Chäserrugg

Manuel Pestalozzi
20. Juli 2015
Südfassade mit Restaurantterrasse. Bilder: Manuel Pestalozzi

Bei der Ankunft beim Bahnhof Walenstadt (427 MüM) liegt die Bergflanke zwischen Churfirsten und Alvier noch im tiefsten Schatten. Ein Strässchen führt unterhalb der alten Kirche vorbei zuerst in südöstlicher Richtung in die Höhe, vorbei an einem neueren Wohnquartier. Nach knapp zwei Kilometern ist der Waldrand erreicht. Auf einem kleinen Brückchen lässt sich der Wildenbach überqueren, der mässig Wasser führend aus einer Schlucht hervorschiesst. Ein komfortabler Weg folgt im gemächlichen Zickzack seinem Verlauf. Offenbar handelt es sich um einen alten Saumpfad nach Lüsis, einer kleinen Alpsiedlung zwischen dem Wald und der schwindelerregend hohen Krete. Ein Unterstand mit eigenem Flurnamen, Gräpplig, bietet bei Bedarf Schutz vor den Launen des Wetters.

Schutzbau am Wegesrand.

Allmählich wird der Lärm der Autobahn Zürich-Chur leiser. Vogelstimmen, das Summen der Insekten und das Plätschern und Rauschen des Wassers vermögen die Verkehrsgeräusche zu übertönen. Die Sonne steigt über die Krete. Der Wildenbach ist nurmehr ein Rinnsal, für seine zweite Querung steht keine Brücke mehr zur Verfügung. Der Wald endet, die Wiesen um Lüsis geben den Blick frei auf das erste Etappenziel, einen Passübergang mit dem Namen Nideri, der noch unvorstellbar hoch zu sein scheint.

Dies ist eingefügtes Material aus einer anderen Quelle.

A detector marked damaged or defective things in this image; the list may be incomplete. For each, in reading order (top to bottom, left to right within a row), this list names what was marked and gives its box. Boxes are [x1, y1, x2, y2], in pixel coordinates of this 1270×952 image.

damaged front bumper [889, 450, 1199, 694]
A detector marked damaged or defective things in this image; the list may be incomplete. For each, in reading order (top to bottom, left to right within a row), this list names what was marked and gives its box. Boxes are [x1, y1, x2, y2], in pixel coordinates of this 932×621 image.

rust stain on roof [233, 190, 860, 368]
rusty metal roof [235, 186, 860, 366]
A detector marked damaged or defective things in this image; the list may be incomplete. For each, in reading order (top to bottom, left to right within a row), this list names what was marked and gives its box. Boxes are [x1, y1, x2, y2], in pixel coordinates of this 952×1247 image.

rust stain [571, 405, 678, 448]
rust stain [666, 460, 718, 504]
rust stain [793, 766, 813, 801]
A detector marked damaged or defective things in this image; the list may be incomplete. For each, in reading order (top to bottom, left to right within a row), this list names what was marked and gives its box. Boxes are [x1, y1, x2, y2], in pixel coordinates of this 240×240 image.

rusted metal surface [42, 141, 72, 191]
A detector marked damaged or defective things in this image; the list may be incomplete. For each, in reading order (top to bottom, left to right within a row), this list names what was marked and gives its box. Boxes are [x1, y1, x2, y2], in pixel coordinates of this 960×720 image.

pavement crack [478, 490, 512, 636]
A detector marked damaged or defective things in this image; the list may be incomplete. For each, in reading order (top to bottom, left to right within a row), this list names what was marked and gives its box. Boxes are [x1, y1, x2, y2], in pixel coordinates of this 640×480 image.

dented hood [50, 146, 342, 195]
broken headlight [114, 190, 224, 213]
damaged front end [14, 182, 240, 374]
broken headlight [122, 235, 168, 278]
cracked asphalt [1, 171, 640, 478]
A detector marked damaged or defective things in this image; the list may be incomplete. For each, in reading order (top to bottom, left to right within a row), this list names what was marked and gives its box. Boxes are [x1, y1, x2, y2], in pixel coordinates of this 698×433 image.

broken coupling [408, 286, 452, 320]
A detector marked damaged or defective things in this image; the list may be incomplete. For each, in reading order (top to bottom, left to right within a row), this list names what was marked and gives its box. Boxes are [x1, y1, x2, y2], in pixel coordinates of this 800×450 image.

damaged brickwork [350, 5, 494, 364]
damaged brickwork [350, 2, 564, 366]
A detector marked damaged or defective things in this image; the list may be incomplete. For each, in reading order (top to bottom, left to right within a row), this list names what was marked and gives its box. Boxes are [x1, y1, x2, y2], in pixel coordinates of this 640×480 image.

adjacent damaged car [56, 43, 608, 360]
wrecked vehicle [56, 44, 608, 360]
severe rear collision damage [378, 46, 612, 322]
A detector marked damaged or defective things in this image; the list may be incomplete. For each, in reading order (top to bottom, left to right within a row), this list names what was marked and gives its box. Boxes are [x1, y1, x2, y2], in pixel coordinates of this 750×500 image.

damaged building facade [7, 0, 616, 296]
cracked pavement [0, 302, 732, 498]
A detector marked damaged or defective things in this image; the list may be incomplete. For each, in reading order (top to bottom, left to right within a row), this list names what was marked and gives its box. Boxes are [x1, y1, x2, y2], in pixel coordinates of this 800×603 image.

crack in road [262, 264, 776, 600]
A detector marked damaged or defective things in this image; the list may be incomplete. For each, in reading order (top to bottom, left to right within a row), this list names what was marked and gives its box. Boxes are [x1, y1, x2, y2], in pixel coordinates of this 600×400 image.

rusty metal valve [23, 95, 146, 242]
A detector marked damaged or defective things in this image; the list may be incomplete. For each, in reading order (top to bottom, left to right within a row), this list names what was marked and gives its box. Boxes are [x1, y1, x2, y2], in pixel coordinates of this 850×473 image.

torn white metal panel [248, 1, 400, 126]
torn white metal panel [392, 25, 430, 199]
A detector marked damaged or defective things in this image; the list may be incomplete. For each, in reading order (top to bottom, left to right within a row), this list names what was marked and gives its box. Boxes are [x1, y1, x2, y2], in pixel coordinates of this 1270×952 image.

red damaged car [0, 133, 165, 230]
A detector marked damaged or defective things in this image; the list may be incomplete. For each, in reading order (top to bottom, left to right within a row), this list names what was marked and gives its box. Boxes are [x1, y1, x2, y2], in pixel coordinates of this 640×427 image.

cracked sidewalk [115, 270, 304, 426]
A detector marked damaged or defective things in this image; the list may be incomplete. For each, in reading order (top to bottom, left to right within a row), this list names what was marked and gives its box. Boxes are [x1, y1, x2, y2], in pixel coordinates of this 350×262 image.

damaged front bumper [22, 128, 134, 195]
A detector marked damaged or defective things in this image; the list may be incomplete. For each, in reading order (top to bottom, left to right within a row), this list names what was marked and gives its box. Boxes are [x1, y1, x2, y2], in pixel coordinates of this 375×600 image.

Grasland im Morgenlicht. Darüber links der Tristencholben, rechts neben ihm der Passübergang Nideri.

Nach Lüsis beginnt die eigentliche Bergwanderung mit einem Pfad, dessen Verlauf vorerst nur noch durch das niedergetretene Gras erkennbar ist. Weiss-rot-weisse Markierungen an Bäumen und auf Steinen versichern den Berggänger, dass er noch auf Kurs ist. Stolpertoleranz und funktionstüchtige Lungen sind gefordert. Tscherlerchämm heisst die steile Hangflanke, die zu überwinden ist, und man ist dankbar, dass er Pfad nochmals durch ein lichtes, doch willkommenen Schatten spendendes Waldstück verläuft. Nideri liegt auf 1839 m ü. M. und bildet einen schmalen Grat. Man wendet sich nach Südosten und sieht rechts die Flumserberge und links, in weiter Ferne, das St. Galler Rheintal.

Unverhoffte Architektur, die aus dem Berg zu kommen scheint. Mögliche Ziele dieser Artilleriestellung müssen viele Kilometer entfernt liegen.

Jenseits des Grats erfolgt ein jäher Abstieg auf eine karstige, weitgehend baumlose Alp. Rohe Betonbauten deuten an, dass sich die Festungsanlage Sargans bis in diese entlegenen Gefilde ausdehnt. Durch einen Canyon führt die Bergwanderweg zum Sattel unter dem Gamserrugg, der aus dieser Richtung an einen erloschenen Vulkan erinnert. Und nun steht man neben dem Chäserrugg, einem der Buckel, die aus dem Toggenburg aufsteigen und zu beiden Seiten von tiefen Tälern flankiert werden. Vorbei geht es an den letzten Schneefeldern, über helles Geröll und zerfurchten Felsboden – bis ziemlich unverhofft hinter dem Mast eines Skilifts das jüngste Meisterwerk der weltberühmten Basler auftaucht.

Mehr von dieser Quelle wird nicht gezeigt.